IEEE Trans Inf Technol Biomed. 2010 Jan;14(1):30-6. doi: 10.1109/TITB.2009.2028234. Epub 2009 Sep 1.
Predicting protein function from protein interaction networks has been challenging because of the complexity of functional relationships among proteins. Most previous function prediction methods depend on the neighborhood of or the connected paths to known proteins. However, their accuracy has been limited due to the functional inconsistency of interacting proteins. In this paper, we propose a novel approach for function prediction by identifying frequent patterns of functional associations in a protein interaction network. A set of functions that a protein performs is assigned into the corresponding node as a label. A functional association pattern is then represented as a labeled subgraph. Our frequent labeled subgraph mining algorithm efficiently searches the functional association patterns that occur frequently in the network. It iteratively increases the size of frequent patterns by one node at a time by selective joining, and simplifies the network by a priori pruning. Using the yeast protein interaction network, our algorithm found more than 1400 frequent functional association patterns. The function prediction is performed by matching the subgraph, including the unknown protein, with the frequent patterns analogous to it. By leave-one-out cross validation, we show that our approach has better performance than previous link-based methods in terms of prediction accuracy. The frequent functional association patterns generated in this study might become the foundations of advanced analysis for functional behaviors of proteins in a system level.

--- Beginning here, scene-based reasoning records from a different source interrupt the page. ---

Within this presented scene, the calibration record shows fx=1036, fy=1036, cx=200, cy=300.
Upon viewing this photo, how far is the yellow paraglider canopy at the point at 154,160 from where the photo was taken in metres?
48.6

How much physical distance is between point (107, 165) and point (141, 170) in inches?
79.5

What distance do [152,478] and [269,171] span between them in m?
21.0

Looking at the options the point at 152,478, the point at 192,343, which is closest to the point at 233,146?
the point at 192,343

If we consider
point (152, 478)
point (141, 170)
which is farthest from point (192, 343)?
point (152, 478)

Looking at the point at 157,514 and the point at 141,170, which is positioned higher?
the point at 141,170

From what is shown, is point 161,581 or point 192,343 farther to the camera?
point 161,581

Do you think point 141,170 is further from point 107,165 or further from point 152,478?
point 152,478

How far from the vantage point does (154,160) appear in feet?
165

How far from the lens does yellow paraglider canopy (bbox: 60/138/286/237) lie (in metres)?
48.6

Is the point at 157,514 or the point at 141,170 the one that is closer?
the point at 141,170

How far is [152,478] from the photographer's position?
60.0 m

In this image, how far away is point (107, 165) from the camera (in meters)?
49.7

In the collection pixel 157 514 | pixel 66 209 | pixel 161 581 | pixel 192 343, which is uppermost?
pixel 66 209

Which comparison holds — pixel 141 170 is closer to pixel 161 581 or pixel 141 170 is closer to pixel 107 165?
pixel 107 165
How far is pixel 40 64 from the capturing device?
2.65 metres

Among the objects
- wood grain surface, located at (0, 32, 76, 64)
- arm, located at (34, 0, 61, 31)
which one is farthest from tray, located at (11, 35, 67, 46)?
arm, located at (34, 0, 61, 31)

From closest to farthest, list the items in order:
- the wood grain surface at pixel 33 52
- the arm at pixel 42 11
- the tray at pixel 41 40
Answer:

由于蛋白质之间功能关系的复杂性,从蛋白质相互作用网络预测蛋白质功能一直具有挑战性。大多数先前的功能预测方法依赖于已知蛋白质的邻域或连接路径。然而,由于相互作用蛋白质的功能不一致,它们的准确性受到限制。在本文中,我们提出了一种通过识别蛋白质相互作用网络中功能关联的频繁模式来进行功能预测的新方法。将蛋白质执行的一组功能作为标签分配给相应的节点。然后将功能关联模式表示为带标签的子图。我们的频繁带标签子图挖掘算法有效地搜索网络中频繁出现的功能关联模式。它通过选择性连接一次将频繁模式的大小增加一个节点,并通过先验剪枝简化网络。使用酵母蛋白质相互作用网络,我们的算法发现了1400多个频繁的功能关联模式。通过将包括未知蛋白质的子图与类似的频繁模式进行匹配来进行功能预测。通过留一法交叉验证,我们表明我们的方法在预测准确性方面比以前基于链接的方法具有更好的性能。本研究中生成的频繁功能关联模式可能成为系统水平上蛋白质功能行为高级分析的基础。